Ancestor Distance Discrepancy in Rooted Trees

You are given two rooted trees S and T each with n nodes. In tree S, for each node i (1-indexed) its parent is given as p_i with the property that the root has p_i = 0. Similarly, in tree T, each node i has parent q_i where the root satisfies q_i = 0.

For a given rooted tree T, we say that a node u is an ancestor of node v if, by repeatedly moving from a node to its parent starting at v, you eventually reach u. In particular, if u and v satisfy this relation (i.e. one is on the upward path of the other), we say that the pair {u, v} is in an ancestor relationship on tree T.

Define the ancestor relationship distance d_T(u, v) on tree T as follows:

[ d_T(u, v) = \begin{cases} 0, & \text{if } u \text{ and } v \text{ are in an ancestor relationship in } T,
\min{\text{steps from } u \text{ to } \textrm{lca}(u, v),, \text{steps from } v \text{ to } \textrm{lca}(u, v)}, & \text{otherwise.} \end{cases} ]

Here, \(\textrm{lca}(u,v)\) denotes the lowest common ancestor of u and v in the tree.

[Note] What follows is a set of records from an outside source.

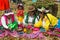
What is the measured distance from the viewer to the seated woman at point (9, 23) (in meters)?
4.12


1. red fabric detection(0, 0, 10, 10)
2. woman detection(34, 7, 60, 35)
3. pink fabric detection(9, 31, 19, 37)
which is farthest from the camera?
red fabric detection(0, 0, 10, 10)

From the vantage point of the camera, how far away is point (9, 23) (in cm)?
421

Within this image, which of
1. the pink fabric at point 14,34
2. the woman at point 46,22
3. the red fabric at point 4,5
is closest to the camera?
the pink fabric at point 14,34

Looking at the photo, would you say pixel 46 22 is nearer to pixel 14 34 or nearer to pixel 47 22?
pixel 47 22

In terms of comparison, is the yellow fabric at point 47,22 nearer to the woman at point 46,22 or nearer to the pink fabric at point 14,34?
the woman at point 46,22

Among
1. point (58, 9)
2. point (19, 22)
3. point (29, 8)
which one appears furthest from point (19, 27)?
point (58, 9)

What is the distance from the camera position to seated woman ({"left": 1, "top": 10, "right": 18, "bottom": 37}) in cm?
412

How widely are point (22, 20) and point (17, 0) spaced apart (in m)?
0.37

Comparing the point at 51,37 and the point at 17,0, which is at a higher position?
the point at 17,0

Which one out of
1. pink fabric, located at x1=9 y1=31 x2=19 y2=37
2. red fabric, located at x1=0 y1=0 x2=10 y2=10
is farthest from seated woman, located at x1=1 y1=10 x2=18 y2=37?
red fabric, located at x1=0 y1=0 x2=10 y2=10

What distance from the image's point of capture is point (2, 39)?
398 centimetres

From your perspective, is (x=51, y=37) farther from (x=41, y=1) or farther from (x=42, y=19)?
(x=41, y=1)

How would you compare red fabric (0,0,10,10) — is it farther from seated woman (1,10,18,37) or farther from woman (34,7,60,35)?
woman (34,7,60,35)

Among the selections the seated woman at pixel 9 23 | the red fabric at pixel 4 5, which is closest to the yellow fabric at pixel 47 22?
the seated woman at pixel 9 23
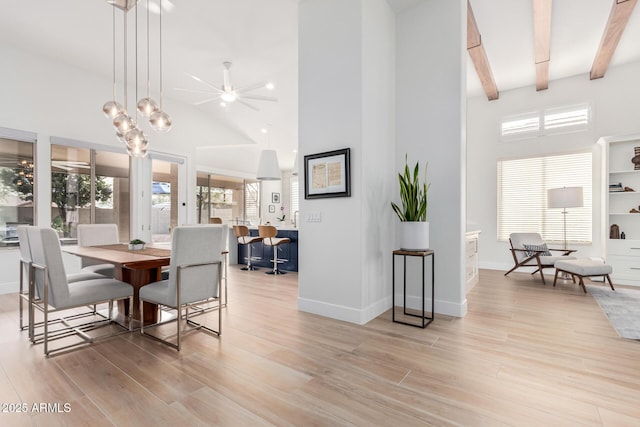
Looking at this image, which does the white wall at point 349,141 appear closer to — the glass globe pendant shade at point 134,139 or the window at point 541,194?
the glass globe pendant shade at point 134,139

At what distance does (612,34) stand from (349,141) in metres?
4.19

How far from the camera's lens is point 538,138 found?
559 cm

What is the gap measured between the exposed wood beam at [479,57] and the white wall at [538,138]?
1.52ft

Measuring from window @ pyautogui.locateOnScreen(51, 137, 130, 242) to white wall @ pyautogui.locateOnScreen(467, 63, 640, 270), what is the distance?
6.75 metres

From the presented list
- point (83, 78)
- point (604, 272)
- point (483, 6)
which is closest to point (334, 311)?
point (604, 272)

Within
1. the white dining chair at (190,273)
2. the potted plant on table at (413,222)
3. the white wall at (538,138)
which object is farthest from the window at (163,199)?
the white wall at (538,138)

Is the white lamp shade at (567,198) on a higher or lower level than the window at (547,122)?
lower

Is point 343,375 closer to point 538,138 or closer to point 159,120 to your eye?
point 159,120

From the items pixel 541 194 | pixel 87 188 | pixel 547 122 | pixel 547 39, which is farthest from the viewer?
pixel 541 194

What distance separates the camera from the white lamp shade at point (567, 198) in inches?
190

Given an error parameter k and the two trees S and T, define the distance function between the two trees as the number of unordered pairs of distinct nodes \(\{u, v\}\) such that one tree has u and v in an ancestor relationship (i.e. the corresponding \(d\) value is 0) while in the other tree the ancestor relationship distance is more than k. In other words, count the pairs \(\{u, v\}\) satisfying either:

[ d_S(u,v) = 0 \text{ and } d_T(u,v) > k \quad \text{or} \quad d_T(u,v) = 0 \text{ and } d_S(u,v) > k. ]

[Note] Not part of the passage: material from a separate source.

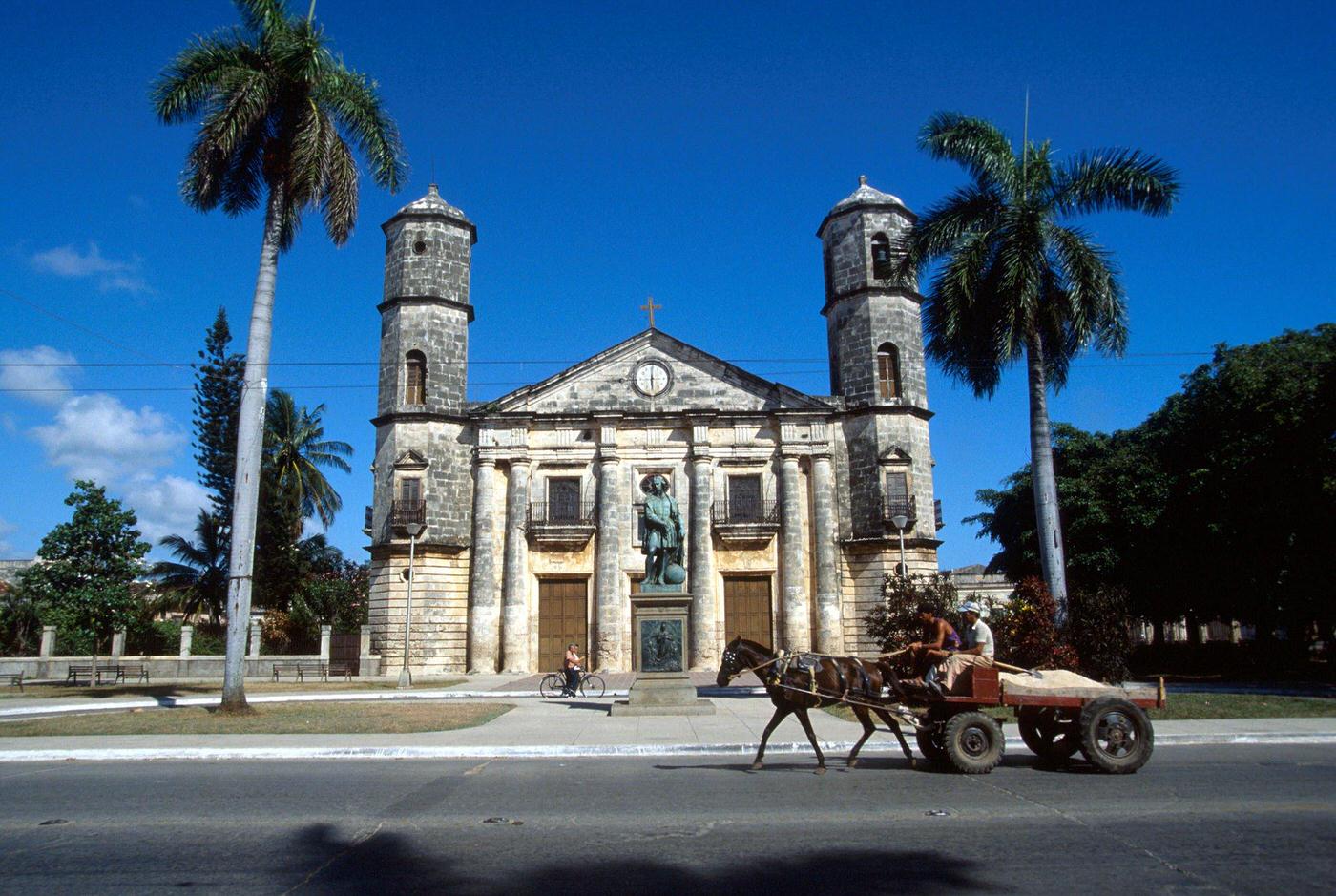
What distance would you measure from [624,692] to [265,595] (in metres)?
25.8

Your task is to compute this distance between the two trees.

inputFormat

The first line contains two integers n and k (number of nodes and the error parameter).

The second line contains n integers: p₁, p₂, ..., p_n where p_i=0 indicates that node i is the root of tree S, otherwise it indicates the parent of node i (the nodes are 1-indexed).

The third line contains n integers: q₁, q₂, ..., q_n in a similar format representing tree T.

outputFormat

Output a single integer which is the computed distance function value, i.e. the number of differing node pairs as defined above.

sample

3 0
0 1 1
0 1 1

0